だがしかし、唯一頼みの綱である兄は今出て行ってしまったばかりだ。「なんでこのタイミングで現れるんだよバカヤロー!」とイライラしつつ虫が自分の周囲に近づかないよう警戒していると、そいつは余裕しゃくしゃくとフローリングに降り立ったのであった。
シーン…。巨大羽虫の羽音がやんだ室内に静寂が訪れる。そいつは落ち着いてしまったのか、そこから再び飛び立つ気配はない。
塾に行くまでにはまた時間があった。このまま私の部屋に避難し、出かけるまで閉じこもることはできるが、今このリビングに誰もいない以上、こいつがどこかに隠れでもしたら私はしばらくの間恐怖でテレビを見に来れなくなるだろう…。(今気づいたが10年後自宅アパートにGが出た際の思考回路と全く同じである)
そこで当時の私は、どうにかして巨大羽虫を退治することを決意したのである。
さてどうするか。まずは誰でも思い浮かぶであろう、「アースジェットを噴射」という選択肢について検討を開始。幸いにも廊下の棚にアースジェットが入っていた気がする。
アースジェットを手に巨大羽虫に立ち向かう自分をイメージ。
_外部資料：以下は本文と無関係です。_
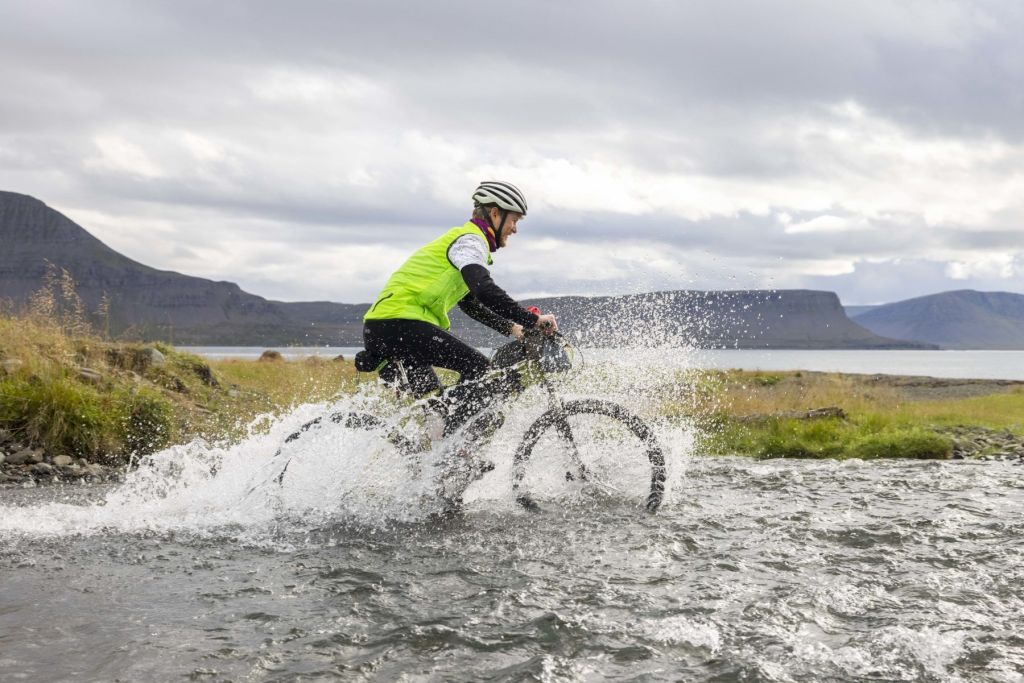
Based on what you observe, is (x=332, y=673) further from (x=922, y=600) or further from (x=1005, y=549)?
(x=1005, y=549)

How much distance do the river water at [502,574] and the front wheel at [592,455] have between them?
5cm

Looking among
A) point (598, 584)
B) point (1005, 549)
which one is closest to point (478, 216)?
point (598, 584)

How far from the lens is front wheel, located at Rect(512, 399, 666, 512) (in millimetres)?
8508

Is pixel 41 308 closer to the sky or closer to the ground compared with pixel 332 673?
closer to the sky

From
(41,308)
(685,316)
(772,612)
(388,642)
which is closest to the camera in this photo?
(388,642)

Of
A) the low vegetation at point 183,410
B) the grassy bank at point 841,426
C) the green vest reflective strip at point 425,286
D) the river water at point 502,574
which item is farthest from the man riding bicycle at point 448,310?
the grassy bank at point 841,426

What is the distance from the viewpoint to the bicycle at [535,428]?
8094 mm

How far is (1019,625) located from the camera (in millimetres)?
5207

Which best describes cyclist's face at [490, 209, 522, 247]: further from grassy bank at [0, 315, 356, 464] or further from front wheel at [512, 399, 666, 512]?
grassy bank at [0, 315, 356, 464]

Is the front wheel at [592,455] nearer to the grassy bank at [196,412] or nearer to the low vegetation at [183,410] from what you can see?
the low vegetation at [183,410]

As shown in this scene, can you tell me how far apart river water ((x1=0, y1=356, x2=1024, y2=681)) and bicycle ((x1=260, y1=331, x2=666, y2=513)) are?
A: 0.44 feet

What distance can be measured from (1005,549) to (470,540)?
15.0ft

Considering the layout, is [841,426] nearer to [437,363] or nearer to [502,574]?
[437,363]

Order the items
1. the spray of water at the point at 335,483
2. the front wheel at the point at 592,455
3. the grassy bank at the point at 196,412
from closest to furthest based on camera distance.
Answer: the spray of water at the point at 335,483 → the front wheel at the point at 592,455 → the grassy bank at the point at 196,412
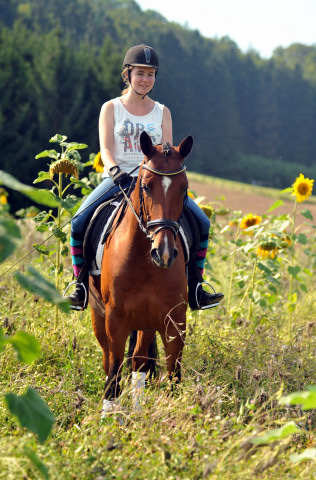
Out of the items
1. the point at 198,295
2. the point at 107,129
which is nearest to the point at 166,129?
the point at 107,129

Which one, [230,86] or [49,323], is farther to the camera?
[230,86]

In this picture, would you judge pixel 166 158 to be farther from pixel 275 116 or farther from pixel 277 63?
pixel 277 63

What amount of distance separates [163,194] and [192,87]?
73.0 m

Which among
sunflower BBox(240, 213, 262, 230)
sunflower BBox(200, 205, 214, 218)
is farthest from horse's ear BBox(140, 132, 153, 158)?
sunflower BBox(240, 213, 262, 230)

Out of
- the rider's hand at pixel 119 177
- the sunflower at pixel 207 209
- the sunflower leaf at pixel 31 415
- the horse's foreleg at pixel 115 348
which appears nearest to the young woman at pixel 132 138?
the rider's hand at pixel 119 177

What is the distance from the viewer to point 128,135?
5219 mm

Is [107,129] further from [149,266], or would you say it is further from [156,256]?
[156,256]

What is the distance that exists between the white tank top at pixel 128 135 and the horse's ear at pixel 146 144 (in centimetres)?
107

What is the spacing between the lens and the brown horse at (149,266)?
3943 mm

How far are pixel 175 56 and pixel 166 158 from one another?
7623 cm

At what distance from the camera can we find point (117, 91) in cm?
2431

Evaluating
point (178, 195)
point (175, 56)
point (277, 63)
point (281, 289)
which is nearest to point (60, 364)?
point (178, 195)

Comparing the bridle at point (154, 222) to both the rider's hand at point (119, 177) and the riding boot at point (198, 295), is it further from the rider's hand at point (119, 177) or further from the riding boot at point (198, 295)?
the riding boot at point (198, 295)

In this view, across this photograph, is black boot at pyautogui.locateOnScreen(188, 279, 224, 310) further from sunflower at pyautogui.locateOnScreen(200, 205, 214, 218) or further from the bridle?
sunflower at pyautogui.locateOnScreen(200, 205, 214, 218)
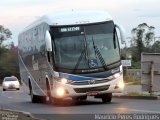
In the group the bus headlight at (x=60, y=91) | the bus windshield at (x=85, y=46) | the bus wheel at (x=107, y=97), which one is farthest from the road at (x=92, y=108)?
the bus windshield at (x=85, y=46)

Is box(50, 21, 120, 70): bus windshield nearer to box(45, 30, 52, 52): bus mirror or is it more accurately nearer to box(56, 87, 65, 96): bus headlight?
box(45, 30, 52, 52): bus mirror

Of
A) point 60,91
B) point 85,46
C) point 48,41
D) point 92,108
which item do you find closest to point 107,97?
point 60,91

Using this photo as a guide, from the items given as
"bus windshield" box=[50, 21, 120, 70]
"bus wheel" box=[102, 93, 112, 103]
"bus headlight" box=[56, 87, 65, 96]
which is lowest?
"bus wheel" box=[102, 93, 112, 103]

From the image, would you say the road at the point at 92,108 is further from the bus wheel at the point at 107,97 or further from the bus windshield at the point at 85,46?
the bus windshield at the point at 85,46

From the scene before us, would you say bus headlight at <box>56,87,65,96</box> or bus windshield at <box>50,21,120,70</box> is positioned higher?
bus windshield at <box>50,21,120,70</box>

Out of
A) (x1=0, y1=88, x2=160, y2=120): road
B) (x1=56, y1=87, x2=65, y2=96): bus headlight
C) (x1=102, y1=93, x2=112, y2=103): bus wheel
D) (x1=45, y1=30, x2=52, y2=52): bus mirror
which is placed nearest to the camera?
(x1=0, y1=88, x2=160, y2=120): road

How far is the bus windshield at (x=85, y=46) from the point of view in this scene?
870 inches

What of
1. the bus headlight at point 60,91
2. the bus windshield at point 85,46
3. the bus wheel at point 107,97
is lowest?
the bus wheel at point 107,97

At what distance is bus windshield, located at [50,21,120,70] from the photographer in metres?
22.1

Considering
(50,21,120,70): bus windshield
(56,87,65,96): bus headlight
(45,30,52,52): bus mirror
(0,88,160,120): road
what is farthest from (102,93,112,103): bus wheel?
(45,30,52,52): bus mirror

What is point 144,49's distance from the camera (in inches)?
4589

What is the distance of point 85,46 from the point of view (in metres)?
22.2

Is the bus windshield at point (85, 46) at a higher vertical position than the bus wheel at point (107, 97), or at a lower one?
higher

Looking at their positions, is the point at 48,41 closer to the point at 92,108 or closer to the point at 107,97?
the point at 92,108
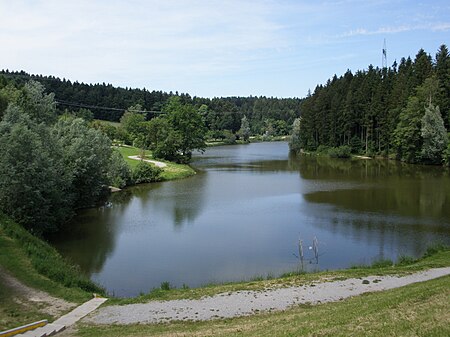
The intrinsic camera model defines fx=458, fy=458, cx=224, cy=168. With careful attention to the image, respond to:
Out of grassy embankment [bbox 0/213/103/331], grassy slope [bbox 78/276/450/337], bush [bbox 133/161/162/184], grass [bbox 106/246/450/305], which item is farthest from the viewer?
bush [bbox 133/161/162/184]

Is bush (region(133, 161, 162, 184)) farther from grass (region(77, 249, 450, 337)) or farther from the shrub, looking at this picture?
the shrub

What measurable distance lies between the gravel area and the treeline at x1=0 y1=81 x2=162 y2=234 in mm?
14701

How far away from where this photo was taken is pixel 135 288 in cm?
1955

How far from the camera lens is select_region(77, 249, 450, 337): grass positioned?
8836mm

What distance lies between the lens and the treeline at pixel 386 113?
214ft

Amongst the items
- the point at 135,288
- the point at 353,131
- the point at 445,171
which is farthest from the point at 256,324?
the point at 353,131

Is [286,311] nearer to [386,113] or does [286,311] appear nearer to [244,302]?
[244,302]

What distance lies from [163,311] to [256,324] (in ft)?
12.0

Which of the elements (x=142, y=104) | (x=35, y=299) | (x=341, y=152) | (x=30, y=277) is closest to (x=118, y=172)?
(x=30, y=277)

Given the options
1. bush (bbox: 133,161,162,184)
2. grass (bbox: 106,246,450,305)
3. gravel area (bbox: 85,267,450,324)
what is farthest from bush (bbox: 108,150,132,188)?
gravel area (bbox: 85,267,450,324)

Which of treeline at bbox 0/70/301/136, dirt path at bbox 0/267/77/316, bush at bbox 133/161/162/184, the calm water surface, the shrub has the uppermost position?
treeline at bbox 0/70/301/136

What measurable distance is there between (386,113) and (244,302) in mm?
68763

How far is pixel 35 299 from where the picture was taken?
1486 centimetres

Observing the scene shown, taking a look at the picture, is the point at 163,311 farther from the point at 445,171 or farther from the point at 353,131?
the point at 353,131
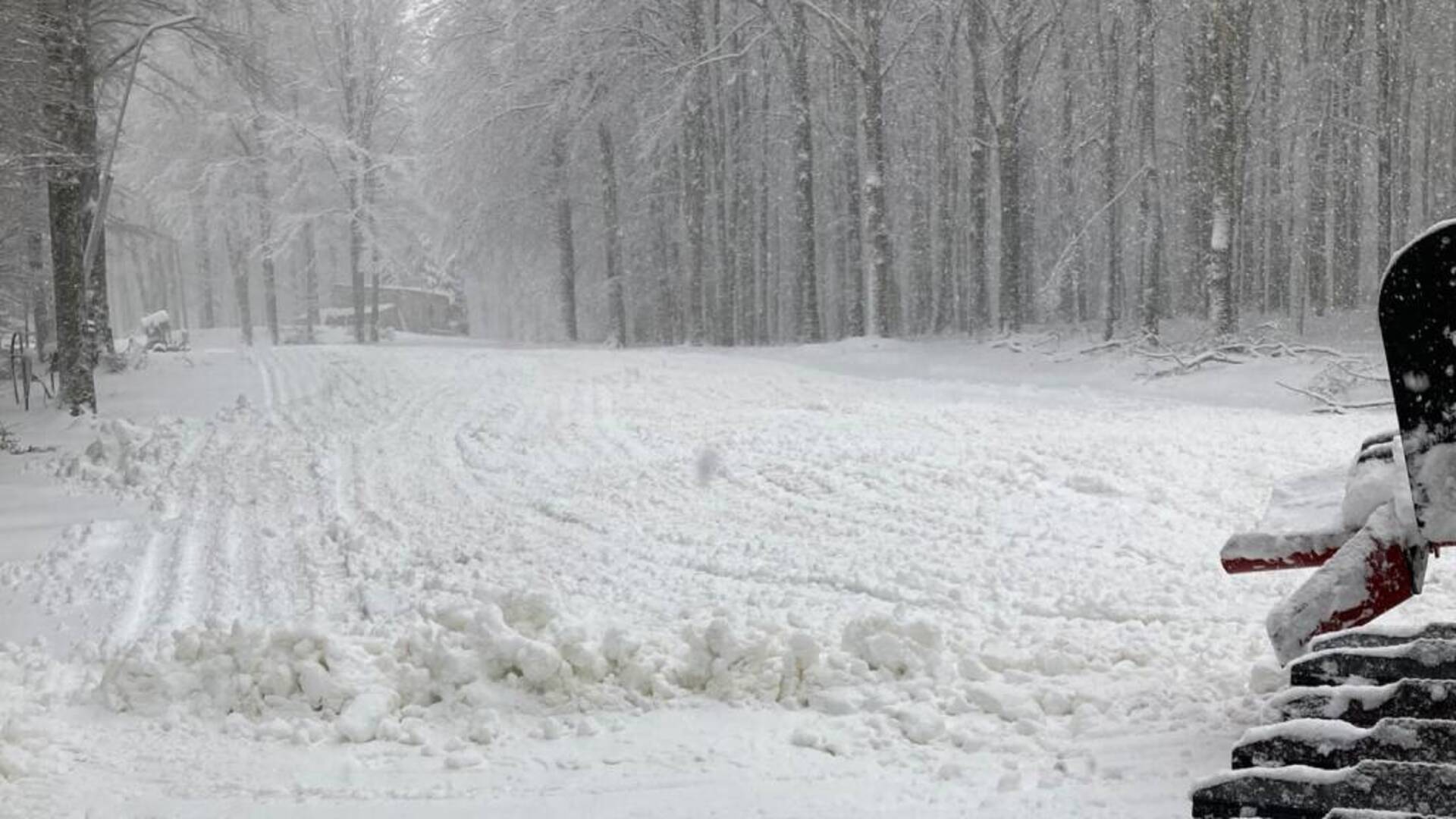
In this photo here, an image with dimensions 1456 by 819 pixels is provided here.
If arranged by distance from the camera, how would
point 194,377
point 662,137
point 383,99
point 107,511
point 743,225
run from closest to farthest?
point 107,511, point 194,377, point 662,137, point 743,225, point 383,99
近づく→アースジェットを向ける→ノズルを押して噴射する→「ぶぉぉぉぉん!」…ぎゃー!絶対、アースジェット噴射した瞬間に飛ぶ!!!飛んで暴れてこっちに迫ってくるのとか、本当に無理だ!
羽虫相手にアースジェットで刺激を与えるのはリスクがデカすぎるという結論に達したためボツ。
次に、丸めた雑誌で叩く。…かなりの至近距離に行かないと実行できない。同様に飛ぶリスクが高いのと、仮に成功したとしてその死骸と雑誌の処理やらなにやらが、嫌。
そして、私は気づいたのであった。
「別に殺さなくても、捕獲さえできれば良い!」
とりあえず捕まえて移動できない状態にさえすれば、後の処理は夜誰かにお願いできるわけだ。
ここから私の虫捕獲大作戦がはじまる。とりあえず、絶対に近づきたくない。捕まえたら見たくない。そして私が塾へ行っている隙に脱走するようなことは必ずや避けたい。
そして家中の長いものを集め、オリジナル虫キャッチャーの作成を開始。とりあえず、家にある長いもので真っ先に思いついたのは1mの竹尺である。この竹尺は狭い隙間に何かが落っこちた際に掻き出すなど、我が家では大変重宝されている便利グッズである。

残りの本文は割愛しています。